The1stWife ( Guide #58832) posted at 9:43 PM on Tuesday, July 8th, 2025
This worries me as I think it means I'll never get over it but my therapist said we have to work on it as this thinking, dwelling and ruminating will ruin my future with or without my husband
This made me stop and think b/c o over analyze everything (which is why I am so good at my job b/c I look for loopholes and things mist people would never consider). And I have a plan for it.
I think it’s ok to dwell on the trauma and pain etc as you process what happened. Isn’t that part of acceptance and healing? It just happened. I can tell you I was in a similar cycle for 3 years — disbelief he was kicking me to the curb, panic at being w/out his income, terror at what the future could be.
But I was confident I would survive it and be ok because I planned for it from the second he announced he wanted a D. Looking back I over thought things and analyzed every option and contingency plan lol.
It’s why I am confident today (more than I ever was). I survived the worst. Still standing.
And I hope the same for you too evio.
Survived two affairs and brink of Divorce. Happily reconciled. 12 years out from Dday. Reconciliation takes two committed people to be successful.
Evio (original poster member #85720) posted at 9:54 PM on Tuesday, July 8th, 2025
1st wife ..my therapist also says the overthinking is a childhood trauma response that kept me safe...I always seem to plan for the worst to happen.
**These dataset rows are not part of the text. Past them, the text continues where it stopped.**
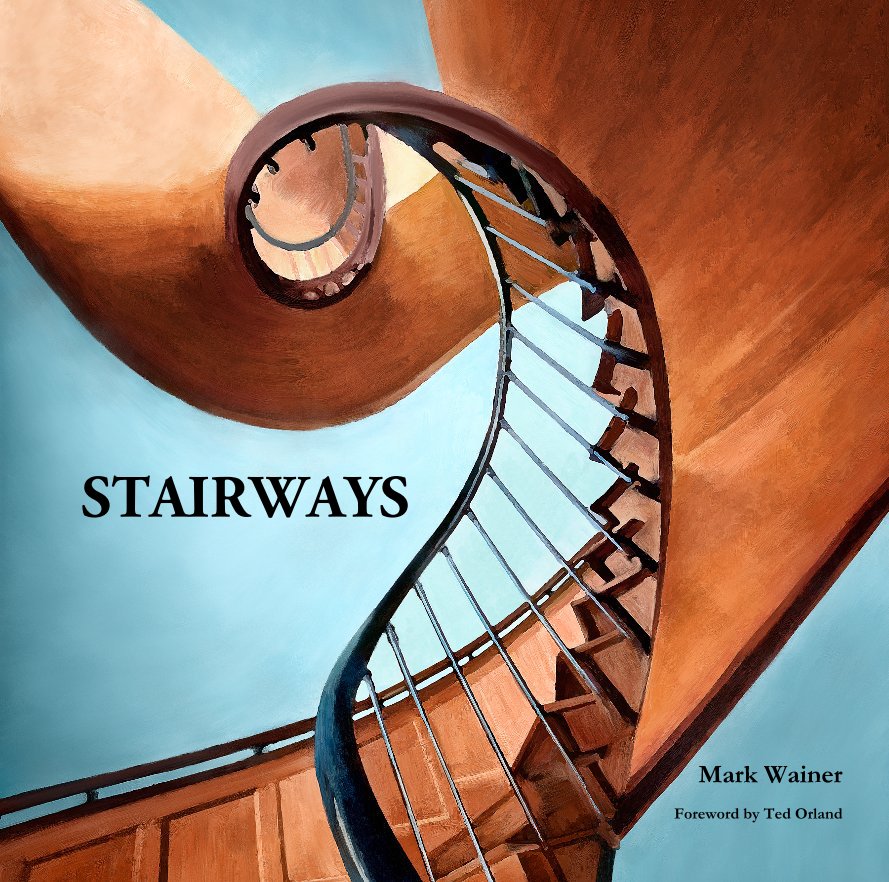 View STAIRWAYS by Mark Wainer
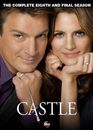 Castle: The Complete Eighth Season [Nuevo DVD] Juego en caja, Dolby, subtitulado, ancho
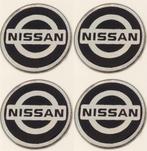 Nissan 3D doming sticker set #5, Auto diversen, Autostickers, Ophalen of Verzenden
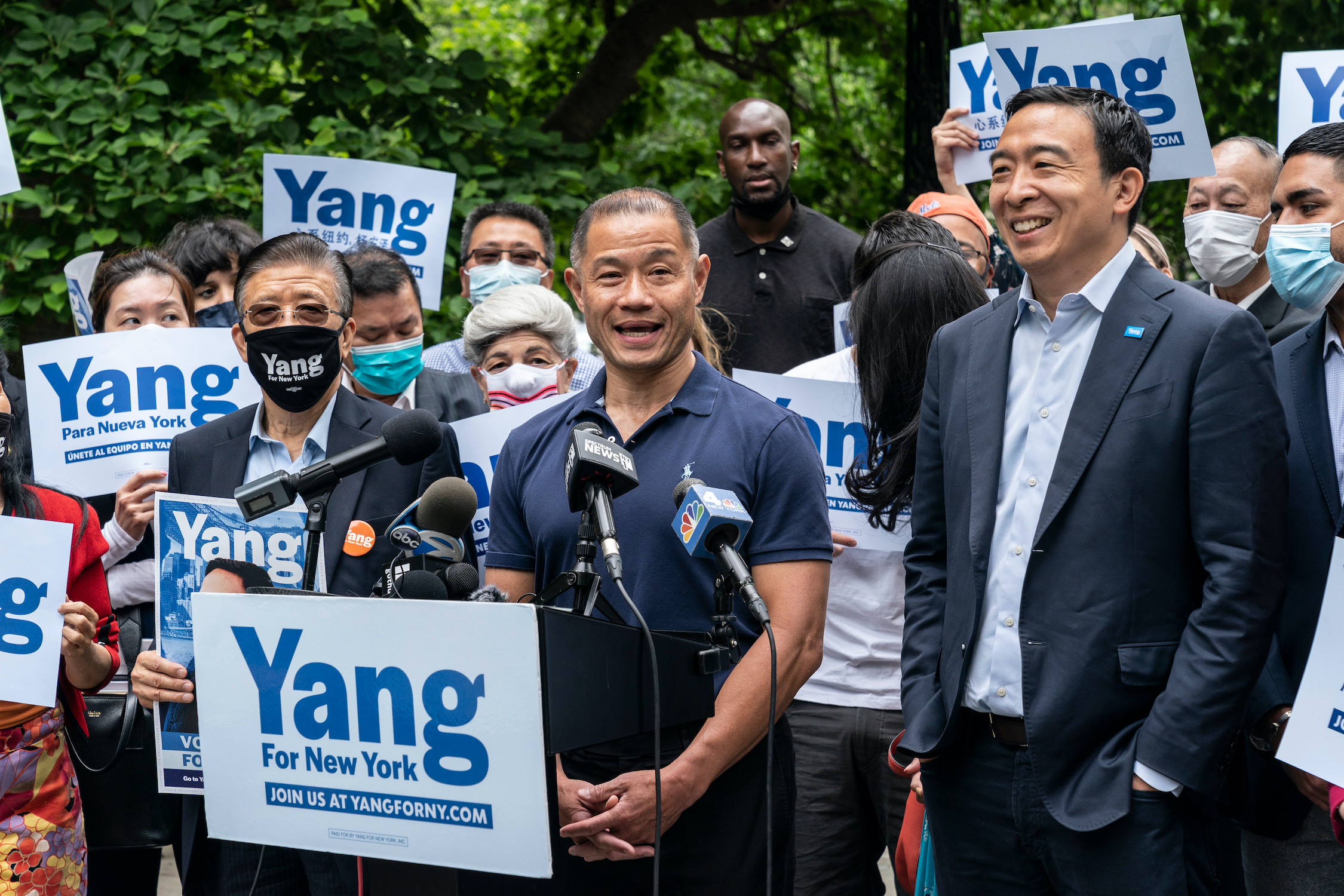 John Liu: The unlikely endorser - Vimarsana News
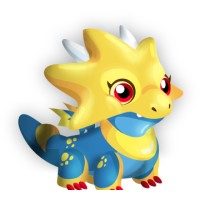 Dragon City Mod Apk logo - Similar company to Incohearent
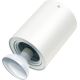 Briloner 7119-016 - LED Spotlámpa TUBE 1xGU10/5W/230V kerek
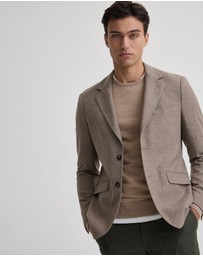 Oxford - Blake Wool Blend Blazer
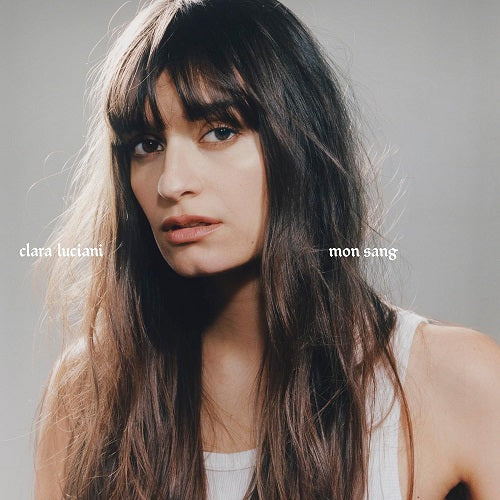 Clara Luciani Mon Sang New CD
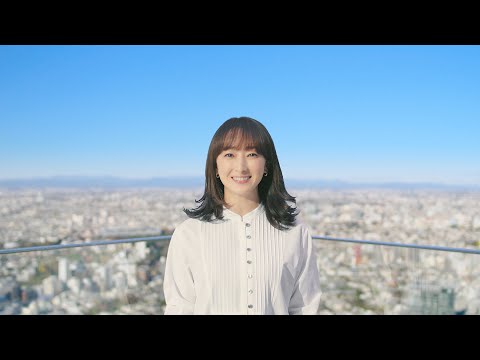 花總まり出演TVCM『みんなの街へ　総集編』30秒　アート引越センター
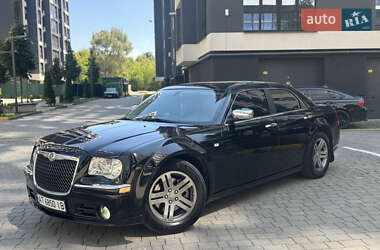 Седан Chrysler 300C 2005 в Львове
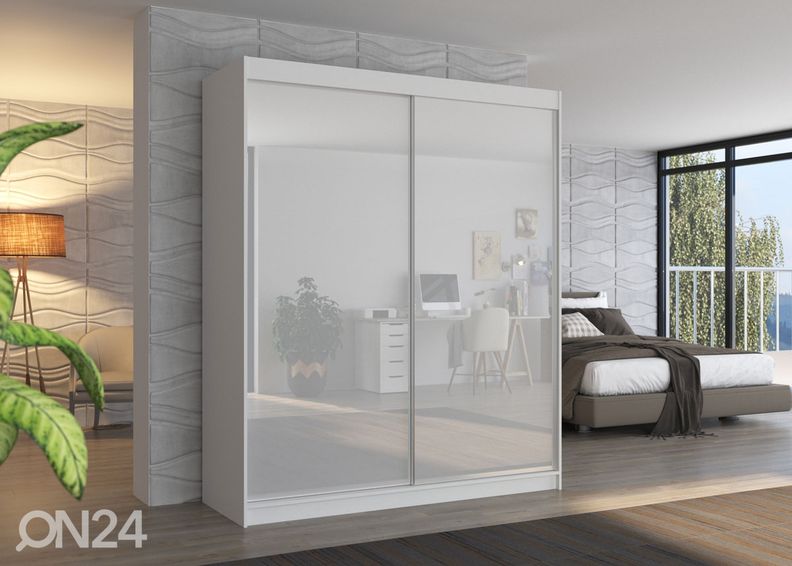 Liukuovikaappi 180 cm kuvasuurennos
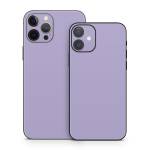 Solid State Lavender iPhone 12 Series Skin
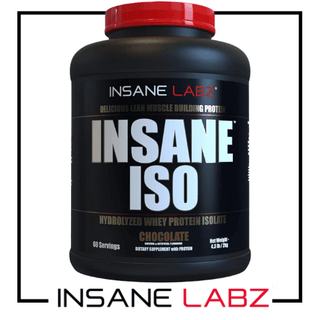 Insane Labz INSANE ISO - 60 Servings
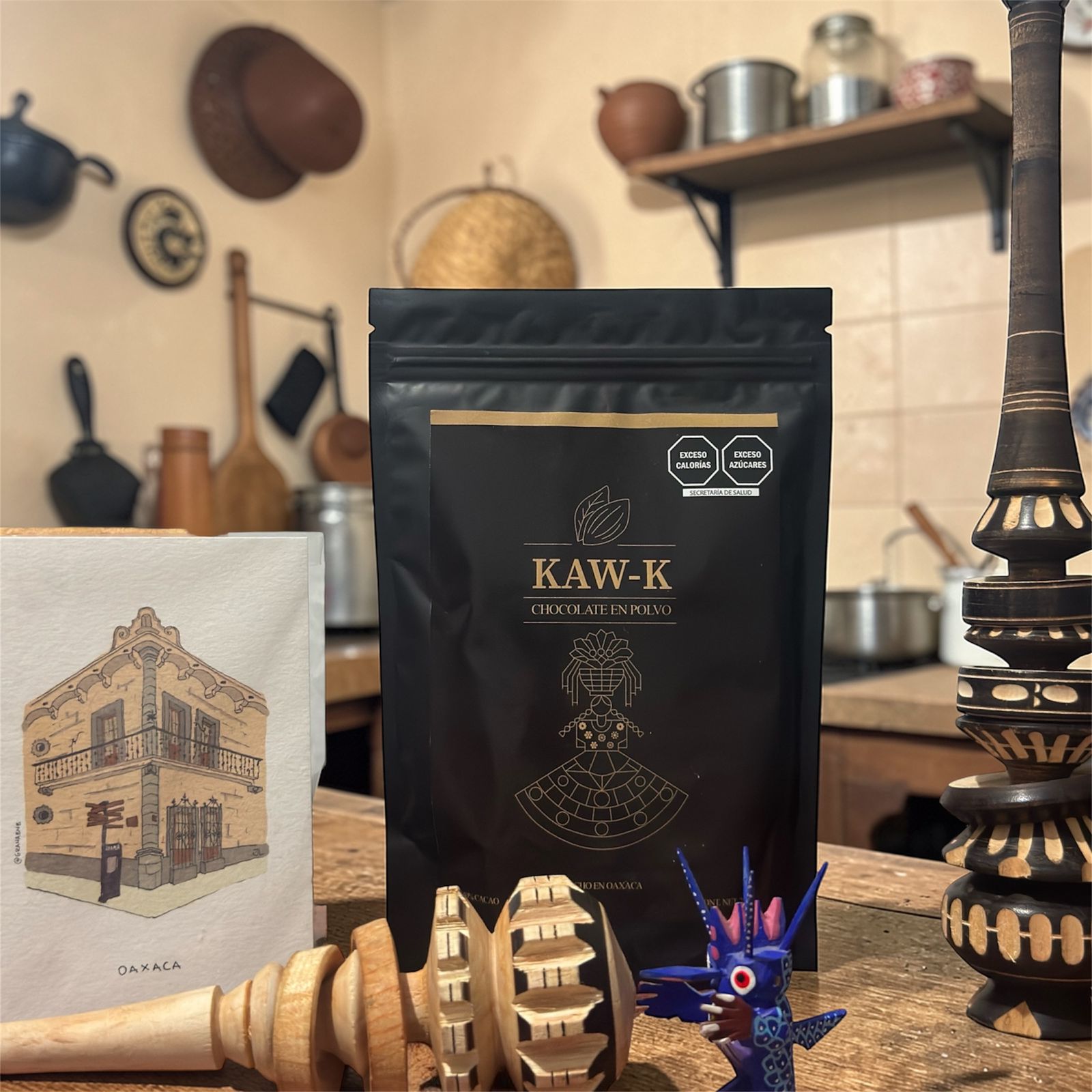 Productos de KAW-K Chocolate Artesanal — miniatura 3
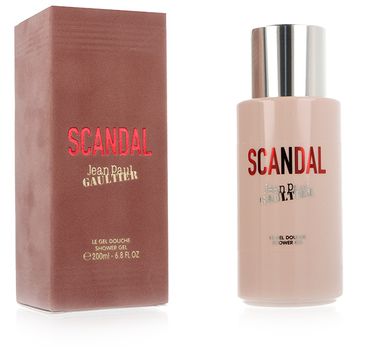 Jean Paul Gaultier Scandal perfumowany żel pod prysznic 200ml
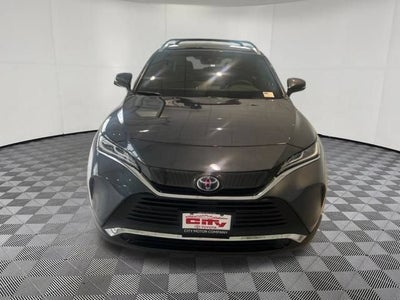 2021 Toyota Venza LE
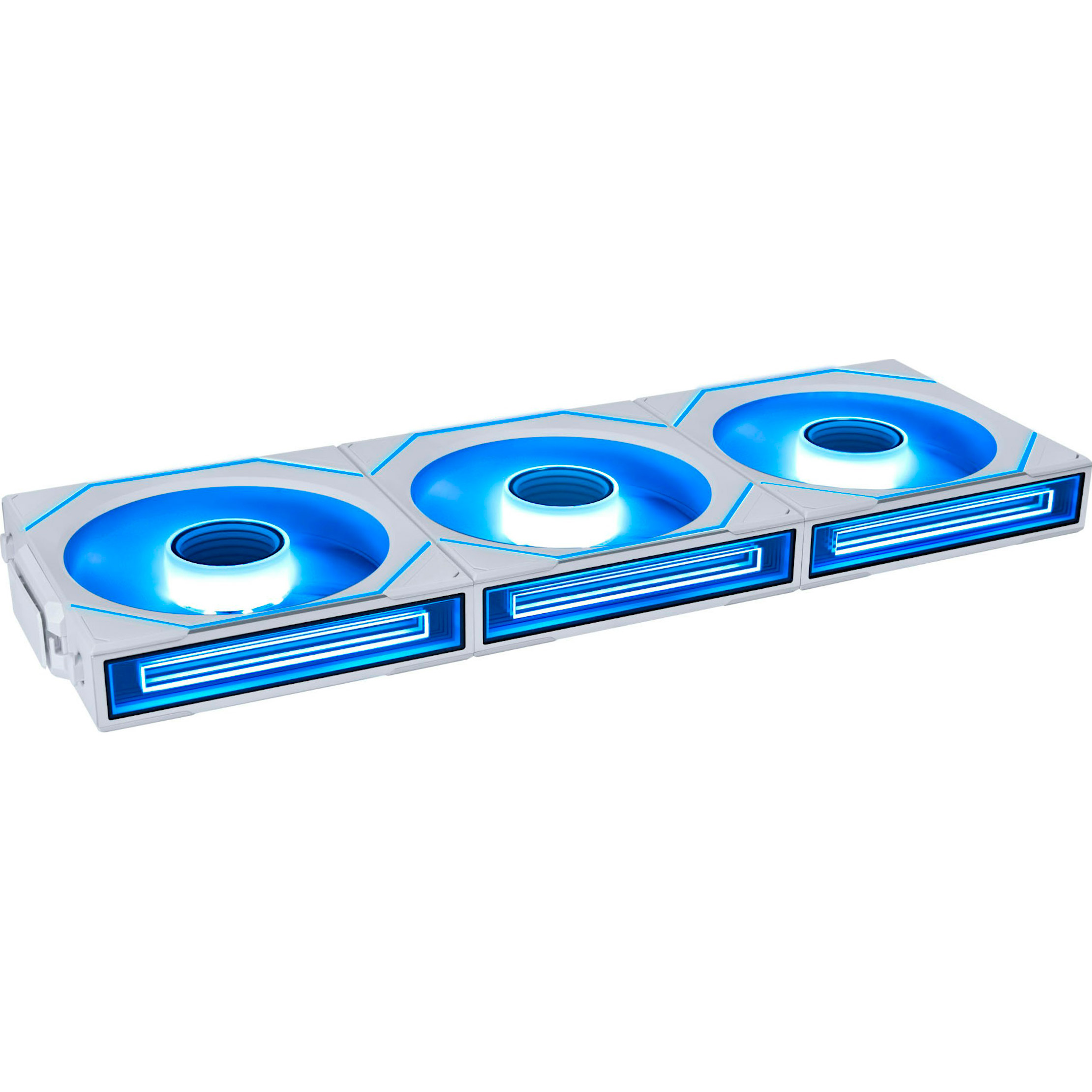 Комплект вентиляторів LIAN LI Uni Fan SL-Infinity Wireless 120 White 3-Pack (G99.12SLIN1W3W.00)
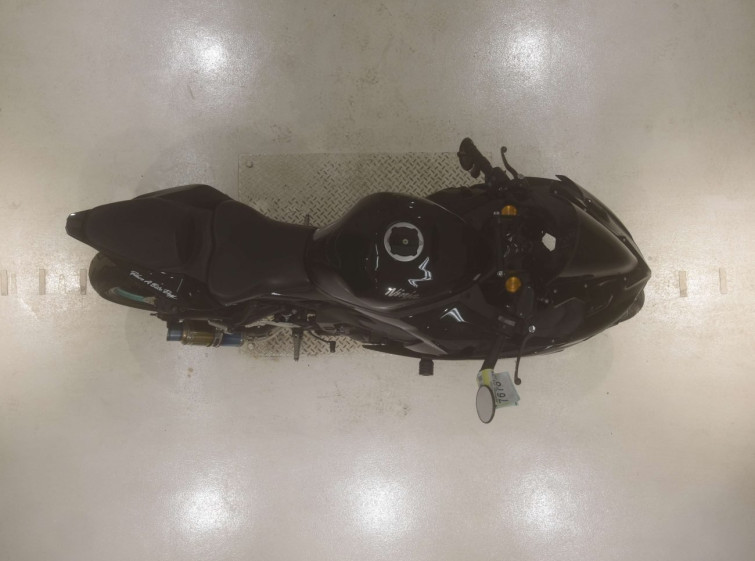 Мотоцикл Kawasaki NINJA ZX-25R з пробігом 18692 km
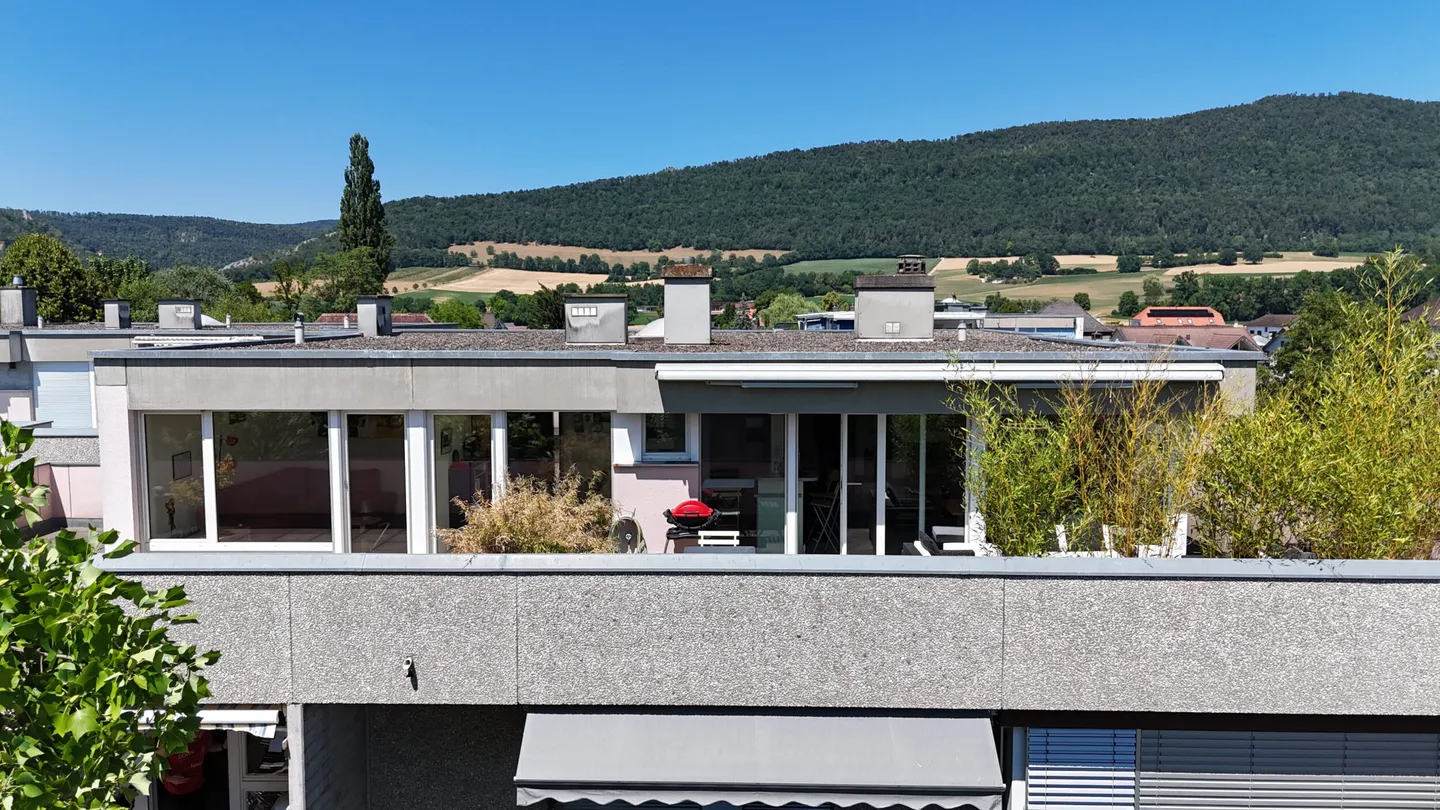 Magnifique Attique avec Terrasse - Photo 1 sur 13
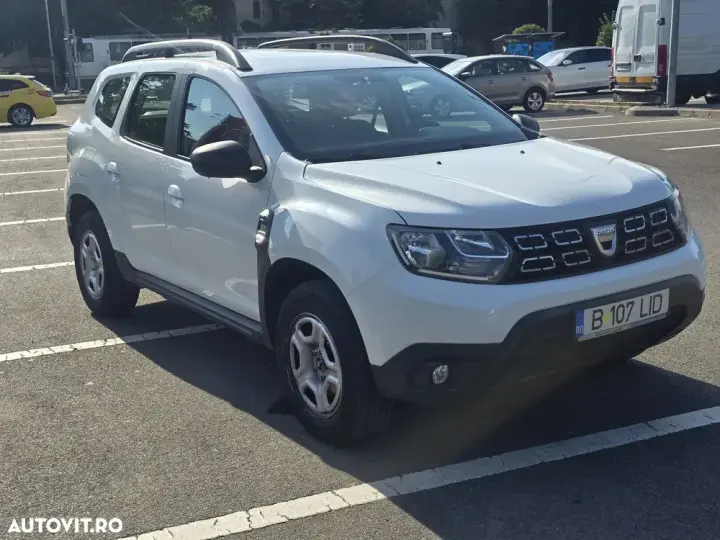 Dacia Duster 1.5 dCi Essential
I am currently studying and got the bulk of my dissertation done last year's months ahead of schedule as I'm used to things going wrong (COVID, kids injuries, illnesses etc) however, I want expected to bit blown away by betrayal trauma! But I guess I already had my ducks in a row before so I guess that's one bonus 😆
I hope I can get over it, hopefully with my husband, but even if it's alone ...I just want to enjoy my life again - we get one shot, one precious life, and I'm sad and angry Im having to waste my precious time healing from something I didn't deserve 😞 ...I better come out of this like a titanium cored, teflon coated yogi who is indestructible 😆
hikingout ( member #59504) posted at 9:59 PM on Tuesday, July 8th, 2025
I concur with 1st wife I think rumination is natural after infidelity because it creates trauma to the brain.
I too have had problems with rumination. And I have worked through most of it. (Well I can still get on one but it’s usually short lived)
But it doesn’t sound like to me that your therapist really gets this is new trauma. It does probably trigger old trauma and of coping mechanisms but you are also in fight or flight. I might try a different therapist in your shoes.